Saisies criminelles au fenua : "Nous irons chercher le produit de vos crimes"
Tahiti, le 8 février 2021 - Au terme d'une année marquée par la crise sanitaire et économique, le commandant de la gendarmerie pour la Polynésie française, le général Saulnier, dresse un bilan positif mais contrasté. Si la délinquance générale a connu une baisse de -9,1% en 2020, il rappelle que les motifs de cette baisse sont, pour certains, "indéniablement liés à l'effet Covid".
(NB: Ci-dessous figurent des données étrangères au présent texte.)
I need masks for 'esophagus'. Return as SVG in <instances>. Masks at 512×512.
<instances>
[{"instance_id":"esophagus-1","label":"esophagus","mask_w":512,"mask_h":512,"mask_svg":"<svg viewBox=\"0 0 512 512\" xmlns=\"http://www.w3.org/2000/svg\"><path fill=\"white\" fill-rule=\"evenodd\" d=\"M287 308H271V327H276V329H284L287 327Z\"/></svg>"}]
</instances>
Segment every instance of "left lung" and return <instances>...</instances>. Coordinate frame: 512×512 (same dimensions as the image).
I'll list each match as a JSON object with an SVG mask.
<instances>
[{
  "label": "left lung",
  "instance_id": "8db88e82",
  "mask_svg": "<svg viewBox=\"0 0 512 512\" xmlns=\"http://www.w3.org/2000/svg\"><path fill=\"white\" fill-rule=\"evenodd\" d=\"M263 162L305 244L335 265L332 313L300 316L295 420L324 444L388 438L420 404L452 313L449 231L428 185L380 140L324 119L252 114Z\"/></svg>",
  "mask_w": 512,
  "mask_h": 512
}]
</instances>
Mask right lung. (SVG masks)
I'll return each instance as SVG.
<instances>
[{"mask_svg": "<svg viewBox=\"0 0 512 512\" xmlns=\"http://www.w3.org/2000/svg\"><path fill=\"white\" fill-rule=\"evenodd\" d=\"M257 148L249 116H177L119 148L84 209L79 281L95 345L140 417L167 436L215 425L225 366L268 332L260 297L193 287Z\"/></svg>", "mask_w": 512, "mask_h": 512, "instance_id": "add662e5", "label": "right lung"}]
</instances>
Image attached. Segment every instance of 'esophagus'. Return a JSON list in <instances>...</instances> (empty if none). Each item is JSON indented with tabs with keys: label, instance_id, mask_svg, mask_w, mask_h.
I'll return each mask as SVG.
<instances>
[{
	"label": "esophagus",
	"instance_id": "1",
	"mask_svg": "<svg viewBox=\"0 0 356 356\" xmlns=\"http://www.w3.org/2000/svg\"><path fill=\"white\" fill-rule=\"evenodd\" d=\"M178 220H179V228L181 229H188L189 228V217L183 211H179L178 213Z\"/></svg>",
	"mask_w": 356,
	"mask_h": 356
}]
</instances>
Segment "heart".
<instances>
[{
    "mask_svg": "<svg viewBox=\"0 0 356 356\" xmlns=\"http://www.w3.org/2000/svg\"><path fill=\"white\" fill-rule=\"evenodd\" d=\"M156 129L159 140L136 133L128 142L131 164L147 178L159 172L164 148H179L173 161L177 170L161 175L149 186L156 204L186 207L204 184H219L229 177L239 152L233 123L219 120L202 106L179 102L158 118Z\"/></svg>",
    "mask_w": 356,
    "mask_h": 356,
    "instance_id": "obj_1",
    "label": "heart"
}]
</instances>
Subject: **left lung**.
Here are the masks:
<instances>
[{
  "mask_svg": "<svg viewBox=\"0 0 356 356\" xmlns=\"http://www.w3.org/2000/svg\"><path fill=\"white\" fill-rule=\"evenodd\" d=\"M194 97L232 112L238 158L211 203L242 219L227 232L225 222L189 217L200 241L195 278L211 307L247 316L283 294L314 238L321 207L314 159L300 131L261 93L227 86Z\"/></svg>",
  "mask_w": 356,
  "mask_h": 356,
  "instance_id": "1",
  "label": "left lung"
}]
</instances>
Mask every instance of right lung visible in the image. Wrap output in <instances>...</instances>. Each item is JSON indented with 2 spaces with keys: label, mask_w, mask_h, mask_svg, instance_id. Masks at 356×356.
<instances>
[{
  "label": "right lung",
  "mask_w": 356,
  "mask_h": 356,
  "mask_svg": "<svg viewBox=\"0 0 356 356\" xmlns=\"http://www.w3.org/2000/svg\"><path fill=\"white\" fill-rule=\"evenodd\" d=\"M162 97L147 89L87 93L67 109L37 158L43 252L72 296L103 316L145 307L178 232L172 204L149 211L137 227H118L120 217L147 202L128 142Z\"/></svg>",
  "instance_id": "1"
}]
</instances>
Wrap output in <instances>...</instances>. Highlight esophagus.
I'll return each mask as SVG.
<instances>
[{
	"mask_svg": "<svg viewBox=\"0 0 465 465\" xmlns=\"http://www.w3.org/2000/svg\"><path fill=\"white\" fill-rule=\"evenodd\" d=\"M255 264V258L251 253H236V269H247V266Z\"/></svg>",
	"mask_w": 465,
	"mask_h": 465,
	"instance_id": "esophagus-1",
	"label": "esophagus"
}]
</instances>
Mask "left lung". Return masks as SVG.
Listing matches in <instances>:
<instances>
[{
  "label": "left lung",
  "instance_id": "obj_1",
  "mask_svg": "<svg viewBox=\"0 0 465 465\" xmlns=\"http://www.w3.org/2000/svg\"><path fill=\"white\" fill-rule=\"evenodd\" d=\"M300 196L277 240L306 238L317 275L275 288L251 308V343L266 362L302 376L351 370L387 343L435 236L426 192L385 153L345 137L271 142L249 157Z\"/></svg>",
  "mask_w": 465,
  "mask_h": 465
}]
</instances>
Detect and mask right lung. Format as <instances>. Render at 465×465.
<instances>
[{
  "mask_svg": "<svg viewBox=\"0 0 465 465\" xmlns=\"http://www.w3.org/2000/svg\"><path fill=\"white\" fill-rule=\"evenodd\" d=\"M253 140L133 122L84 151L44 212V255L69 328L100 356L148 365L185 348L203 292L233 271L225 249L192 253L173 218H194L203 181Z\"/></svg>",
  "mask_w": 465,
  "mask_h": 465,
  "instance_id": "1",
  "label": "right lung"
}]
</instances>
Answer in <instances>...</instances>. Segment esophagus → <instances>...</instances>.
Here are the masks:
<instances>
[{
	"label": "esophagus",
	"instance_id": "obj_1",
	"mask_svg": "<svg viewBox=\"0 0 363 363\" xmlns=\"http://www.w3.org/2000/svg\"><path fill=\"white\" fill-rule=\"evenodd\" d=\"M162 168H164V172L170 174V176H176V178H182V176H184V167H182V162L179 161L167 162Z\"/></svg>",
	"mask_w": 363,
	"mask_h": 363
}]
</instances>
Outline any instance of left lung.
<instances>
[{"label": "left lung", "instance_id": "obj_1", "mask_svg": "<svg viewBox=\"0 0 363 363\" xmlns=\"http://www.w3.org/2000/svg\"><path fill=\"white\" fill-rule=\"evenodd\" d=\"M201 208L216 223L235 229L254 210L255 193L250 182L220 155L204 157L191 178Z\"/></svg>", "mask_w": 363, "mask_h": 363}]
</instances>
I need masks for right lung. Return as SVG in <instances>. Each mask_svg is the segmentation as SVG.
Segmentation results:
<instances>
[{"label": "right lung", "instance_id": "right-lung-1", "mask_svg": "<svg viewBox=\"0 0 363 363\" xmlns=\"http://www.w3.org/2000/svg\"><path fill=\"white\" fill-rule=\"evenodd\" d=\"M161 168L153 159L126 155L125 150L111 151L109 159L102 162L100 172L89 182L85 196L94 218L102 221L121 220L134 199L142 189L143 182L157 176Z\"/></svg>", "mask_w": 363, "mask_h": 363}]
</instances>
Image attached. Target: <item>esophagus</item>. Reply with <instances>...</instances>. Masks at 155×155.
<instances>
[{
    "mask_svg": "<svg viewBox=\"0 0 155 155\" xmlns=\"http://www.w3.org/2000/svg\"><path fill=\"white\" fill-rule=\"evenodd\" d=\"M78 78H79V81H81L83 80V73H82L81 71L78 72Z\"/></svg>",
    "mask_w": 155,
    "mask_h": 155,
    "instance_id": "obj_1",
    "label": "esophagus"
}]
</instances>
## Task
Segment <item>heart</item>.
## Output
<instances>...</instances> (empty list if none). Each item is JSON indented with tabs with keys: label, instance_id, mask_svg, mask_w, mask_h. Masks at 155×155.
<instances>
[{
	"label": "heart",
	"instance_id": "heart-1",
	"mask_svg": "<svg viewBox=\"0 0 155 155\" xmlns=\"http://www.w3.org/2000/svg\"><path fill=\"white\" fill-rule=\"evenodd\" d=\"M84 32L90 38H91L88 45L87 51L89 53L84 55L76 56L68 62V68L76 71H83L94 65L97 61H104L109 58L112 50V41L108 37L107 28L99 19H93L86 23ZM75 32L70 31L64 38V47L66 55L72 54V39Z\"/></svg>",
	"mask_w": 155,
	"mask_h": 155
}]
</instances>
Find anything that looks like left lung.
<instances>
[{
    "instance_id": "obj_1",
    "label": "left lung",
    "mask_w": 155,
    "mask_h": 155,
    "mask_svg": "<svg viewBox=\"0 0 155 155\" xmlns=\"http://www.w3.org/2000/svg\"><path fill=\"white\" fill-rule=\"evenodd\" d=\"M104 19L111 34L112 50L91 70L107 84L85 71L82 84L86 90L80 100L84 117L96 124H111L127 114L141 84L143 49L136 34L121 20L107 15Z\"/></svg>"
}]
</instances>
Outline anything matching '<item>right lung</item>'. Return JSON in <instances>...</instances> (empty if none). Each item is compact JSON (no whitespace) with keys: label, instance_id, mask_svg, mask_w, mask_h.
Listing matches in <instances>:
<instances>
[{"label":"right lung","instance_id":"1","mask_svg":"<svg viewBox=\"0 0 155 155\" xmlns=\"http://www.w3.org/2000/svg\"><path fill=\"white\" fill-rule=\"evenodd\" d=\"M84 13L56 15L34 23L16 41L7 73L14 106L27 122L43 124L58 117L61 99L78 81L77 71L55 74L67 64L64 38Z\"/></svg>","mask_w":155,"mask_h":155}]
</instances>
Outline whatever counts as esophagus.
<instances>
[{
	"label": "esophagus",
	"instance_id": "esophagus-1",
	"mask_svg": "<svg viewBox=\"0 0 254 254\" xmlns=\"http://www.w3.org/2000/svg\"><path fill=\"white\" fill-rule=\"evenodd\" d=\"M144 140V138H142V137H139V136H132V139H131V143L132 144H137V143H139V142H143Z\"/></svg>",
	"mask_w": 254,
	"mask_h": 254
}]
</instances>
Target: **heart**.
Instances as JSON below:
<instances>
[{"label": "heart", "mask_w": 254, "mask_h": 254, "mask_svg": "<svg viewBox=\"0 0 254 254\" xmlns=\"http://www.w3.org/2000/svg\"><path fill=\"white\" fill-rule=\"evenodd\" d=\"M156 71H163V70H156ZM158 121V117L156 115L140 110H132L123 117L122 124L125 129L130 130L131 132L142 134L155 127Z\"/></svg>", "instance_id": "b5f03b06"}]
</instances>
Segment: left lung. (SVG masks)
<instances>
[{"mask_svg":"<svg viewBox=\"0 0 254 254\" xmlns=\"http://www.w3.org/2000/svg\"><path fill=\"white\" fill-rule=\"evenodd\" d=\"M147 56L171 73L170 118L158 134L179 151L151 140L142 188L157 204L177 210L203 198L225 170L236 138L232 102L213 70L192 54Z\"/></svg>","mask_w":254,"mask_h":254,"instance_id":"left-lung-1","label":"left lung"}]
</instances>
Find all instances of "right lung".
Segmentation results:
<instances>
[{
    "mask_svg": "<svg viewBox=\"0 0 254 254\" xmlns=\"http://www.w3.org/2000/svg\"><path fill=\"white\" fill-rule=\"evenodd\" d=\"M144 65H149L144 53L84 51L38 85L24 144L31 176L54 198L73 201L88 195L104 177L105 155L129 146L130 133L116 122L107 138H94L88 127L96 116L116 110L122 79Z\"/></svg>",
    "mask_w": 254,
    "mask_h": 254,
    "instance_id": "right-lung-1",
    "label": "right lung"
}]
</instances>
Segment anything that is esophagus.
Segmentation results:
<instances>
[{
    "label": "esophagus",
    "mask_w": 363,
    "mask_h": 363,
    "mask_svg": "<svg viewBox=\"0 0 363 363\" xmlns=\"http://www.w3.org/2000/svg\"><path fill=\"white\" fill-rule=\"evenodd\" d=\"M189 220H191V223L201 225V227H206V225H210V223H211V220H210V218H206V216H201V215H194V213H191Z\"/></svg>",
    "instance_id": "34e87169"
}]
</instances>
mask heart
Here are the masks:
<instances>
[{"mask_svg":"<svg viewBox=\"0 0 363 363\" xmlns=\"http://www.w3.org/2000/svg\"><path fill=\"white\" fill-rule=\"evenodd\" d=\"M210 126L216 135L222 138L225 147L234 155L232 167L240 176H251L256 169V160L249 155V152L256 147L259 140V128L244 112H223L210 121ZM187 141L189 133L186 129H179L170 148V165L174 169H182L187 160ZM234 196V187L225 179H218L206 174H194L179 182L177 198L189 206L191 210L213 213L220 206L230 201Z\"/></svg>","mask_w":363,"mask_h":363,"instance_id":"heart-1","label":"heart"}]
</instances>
Un bilan de la délinquance en 2020 a été effectué le 3 février au haut-commissariat, quels enseignements tirez-vous de l'année écoulée ?
 
"Il convient de retenir en premier lieu que la délinquance en Polynésie est modérée, maîtrisée et en baisse cette année. Ainsi, à titre d'exemple, la délinquance générale qui regroupe les indicateurs statistiques est en baisse de -9,1% pour la gendarmerie, soit une baisse de 779 faits. C'est loin d'être négligeable. Dans le détail, les atteintes volontaires à l'intégrité physique sont stables avec une baisse très sensible des violences physiques dites crapuleuses (-21,9%), et une hausse légère des violences physiques non crapuleuses (+3,8%), qui comprennent notamment les violences intrafamiliales. Nous avons constaté une très forte augmentation des violences intrafamiliales en début d'année avec un effet de libération de la parole très fort, à mettre en lien notamment avec un plan très volontariste mis en œuvre en novembre 2019."
 
Quels sont, selon vous, les motifs de cette baisse de la délinquance ?
 
"Les motifs sont doubles. Le premier est indéniablement l'effet Covid, avec une plus grande sédentarité des personnes au regard des contraintes de mobilité en lien avec le couvre-feu ou le confinement. 2020 est clairement à ce titre une année atypique dont il faut appréhender les bilans avec circonspection. Les contraintes sanitaires ont eu de fait un impact notamment sur les atteintes aux biens. J'en souligne un second pour ma part, à mettre au crédit des enquêteurs : l'excellent taux de résolution des affaires judiciaires. À titre d'exemple, le taux de résolution des cambriolages en zone gendarmerie est de 39%, soit trois fois le résultat enregistré en métropole. C'est un signe fort adressé aux délinquants potentiels : nous vous retrouverons et traduirons devant la justice sans délai. Je salue l'action des militaires de la gendarmerie qui ont su répondre présent, répondre à toutes les sollicitations, celles traditionnelles, du quotidien, mais aussi celles exceptionnelles liées au Covid."
 

"Le taux de résolution des cambriolages, trois fois plus haut qu'en métropole"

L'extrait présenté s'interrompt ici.